In the lines below, replace "white ski boot" with "gray ski boot" and leave everything else unchanged. Give the revised lines without the pictures.

Questions about scene geometry
►

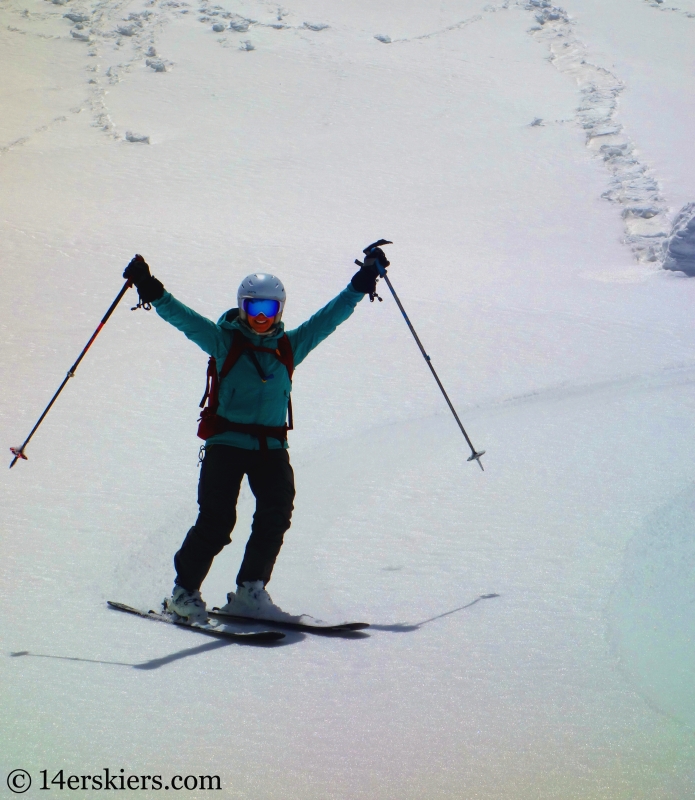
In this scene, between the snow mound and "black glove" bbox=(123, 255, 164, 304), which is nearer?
"black glove" bbox=(123, 255, 164, 304)

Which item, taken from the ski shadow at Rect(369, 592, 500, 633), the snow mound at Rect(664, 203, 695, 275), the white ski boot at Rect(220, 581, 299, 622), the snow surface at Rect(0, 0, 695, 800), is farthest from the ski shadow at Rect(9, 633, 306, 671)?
the snow mound at Rect(664, 203, 695, 275)

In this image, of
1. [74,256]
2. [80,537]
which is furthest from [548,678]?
[74,256]

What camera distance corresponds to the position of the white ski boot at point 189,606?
11.5 feet

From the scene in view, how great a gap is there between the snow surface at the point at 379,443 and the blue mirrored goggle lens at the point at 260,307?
4.16 ft

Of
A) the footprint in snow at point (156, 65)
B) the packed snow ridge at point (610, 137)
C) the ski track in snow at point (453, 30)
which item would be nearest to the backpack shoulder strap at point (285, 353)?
the ski track in snow at point (453, 30)

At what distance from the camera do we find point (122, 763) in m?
2.34

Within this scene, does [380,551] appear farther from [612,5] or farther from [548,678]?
[612,5]

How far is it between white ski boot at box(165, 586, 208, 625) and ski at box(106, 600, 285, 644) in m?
0.03

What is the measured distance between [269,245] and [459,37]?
48.8 ft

◄

> [Written reply]:
In this scene, between the snow mound and "black glove" bbox=(123, 255, 164, 304), which is nearer?
"black glove" bbox=(123, 255, 164, 304)

Which item, taken from the ski shadow at Rect(369, 592, 500, 633), the snow mound at Rect(664, 203, 695, 275), the gray ski boot at Rect(220, 581, 299, 622), the snow surface at Rect(0, 0, 695, 800), is farthest from the ski shadow at Rect(9, 633, 306, 671)?
the snow mound at Rect(664, 203, 695, 275)

In this image, of
1. [74,256]
2. [80,537]
which is furthest from [548,678]?
[74,256]

What camera distance corresponds to the position of the gray ski boot at point 189,606?
11.5 feet

From the scene in view, how great a gap is there between the snow surface at the point at 379,443 and the blue mirrored goggle lens at the point at 260,307?
4.16 ft

Of
A) the footprint in snow at point (156, 65)
B) the packed snow ridge at point (610, 137)
C) the ski track in snow at point (453, 30)
which item would be nearest to the backpack shoulder strap at point (285, 353)?
the ski track in snow at point (453, 30)

At what distance from the camera do we find point (122, 763) in m?
2.34

Within this scene, does [380,551] appear farther from [612,5] or farther from [548,678]?
[612,5]

How far is it between gray ski boot at box(165, 586, 208, 625) and ski at box(106, 600, 285, 644) in m?
0.03

What is the measured distance between [269,245] and [459,37]?
48.8 ft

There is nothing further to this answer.